Jornalismo e memória Ao sinalizar para a distinção entre memória coletiva e individual, Halbwachs (1990) aponta para a relação de dependência entre as duas possibilidades de memória. Para que uma exista é necessário que a outra também seja real. Para ele, são as lembranças coletivas de um grupo que reúnem seus membros. Para Halbwachs, o convívio entre os membros de uma comunidade é essencial para que as recordações sejam atualizadas, permitindo assim que o grupo se identifique como tal e evite seu desaparecimento. As 33

rememorações coletivas – no plural, por serem vários grupos e guardadas no interior deles – não permitem que as lembranças sejam apagadas e mantêm o grupo como tal. O simples fato de relatar os acontecimentos passo a passo não torna uma lembrança viva para a pessoa. Halbwachs concorda que as imagens impostas por um grupo a um indivíduo podem modificar a impressão que este pode ter guardado do passado. É preciso ter algo em comum com um conjunto de depoimentos exteriores a nós, como uma semente de rememoração, para que eles – os relatos – tornem-se um conjunto consistente de lembranças. Caso contrário, por mais que tentem as testemunhas refazer os acontecimentos, será inútil, já que não existirá lastro algum na memória. Se um indivíduo não consegue reconhecer-se como parte integrante de um determinado grupo, estaria impossibilitado de reconstituir, pela lembrança, acionada com os demais integrantes, o antigo grupo e, assim, a memória já não seria a mesma. “Esquecer um período de sua vida é perder contato com aqueles que então nos rodeavam.” (HALBWACHS, 1990, p.32). A impossibilidade de reconstituir o grupo não é culpa das memórias de nenhum indivíduo. Pode ser explicado pelo desaparecimento de uma memória coletiva que compreendia a memória de todos que participavam de um determinado grupo. Mas, se a memória coletiva é amparada em um grupo de homens, o que poderíamos pensar sobre a memória individual? Diríamos voluntariamente que cada memória individual é um ponto de vista sobre a memória coletiva, que este ponto de vista muda conforme o lugar que ali ocupo, e que este lugar mesmo muda segundo as relações que mantenho com outros meios. Não é de admirar que, do instrumento comum, nem todos aproveitam do mesmo modo. Todavia quando tentamos explicar essa diversidade, voltamos sempre a uma combinação de influências que são, todas, de natureza social. (HALBWACHS, 1990, p.51)

Na construção narrativa de trajetórias de vida de um indivíduo, o biógrafo lida com as memórias individuais e coletivas em movimentos de negociação e tensão entre uma e outra.

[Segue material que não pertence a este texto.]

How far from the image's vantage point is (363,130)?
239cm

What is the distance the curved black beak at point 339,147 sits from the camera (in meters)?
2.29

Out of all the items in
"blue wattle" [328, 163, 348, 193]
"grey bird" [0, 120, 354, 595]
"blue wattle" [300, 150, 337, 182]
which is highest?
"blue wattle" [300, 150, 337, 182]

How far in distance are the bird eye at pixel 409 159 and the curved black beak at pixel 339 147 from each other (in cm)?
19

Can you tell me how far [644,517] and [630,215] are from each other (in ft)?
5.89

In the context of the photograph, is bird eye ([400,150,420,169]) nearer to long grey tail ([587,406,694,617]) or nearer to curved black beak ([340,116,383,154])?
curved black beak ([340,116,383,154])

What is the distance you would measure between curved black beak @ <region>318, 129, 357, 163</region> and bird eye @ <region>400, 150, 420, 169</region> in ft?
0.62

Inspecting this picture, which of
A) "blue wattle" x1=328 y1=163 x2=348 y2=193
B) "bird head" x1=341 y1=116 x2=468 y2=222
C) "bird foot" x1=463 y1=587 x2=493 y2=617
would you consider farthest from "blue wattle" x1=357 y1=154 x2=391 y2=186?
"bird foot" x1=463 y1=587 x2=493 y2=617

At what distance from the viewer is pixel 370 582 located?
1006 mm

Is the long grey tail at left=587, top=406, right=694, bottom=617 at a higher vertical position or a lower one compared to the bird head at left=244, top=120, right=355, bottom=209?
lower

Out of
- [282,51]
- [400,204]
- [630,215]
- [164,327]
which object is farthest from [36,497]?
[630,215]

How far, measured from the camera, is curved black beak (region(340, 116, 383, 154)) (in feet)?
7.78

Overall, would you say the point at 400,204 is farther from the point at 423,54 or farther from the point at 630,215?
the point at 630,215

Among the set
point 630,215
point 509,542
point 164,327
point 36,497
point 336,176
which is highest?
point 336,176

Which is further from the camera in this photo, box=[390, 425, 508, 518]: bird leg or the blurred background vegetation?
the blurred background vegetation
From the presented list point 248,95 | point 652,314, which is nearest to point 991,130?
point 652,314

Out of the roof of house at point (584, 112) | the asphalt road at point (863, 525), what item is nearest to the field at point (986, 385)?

Fontes consultadas expõem suas perspectivas e versões a partir de percepções individuais que estão associadas, de algum modo, às coletivas. Além disso, nas informações e descrições coletadas podem haver, intencionalmente ou não, visões e valores acerca do biografado e de sua trajetória. Ou seja, cada fonte terá o seu entendimento e mesmo interesse e, certamente, uma imagem sobre o biografado que será sempre resultado de percepções e lembranças que vão sendo construídas e negociadas permanentemente e, por isso mesmo, estão em constante alteração.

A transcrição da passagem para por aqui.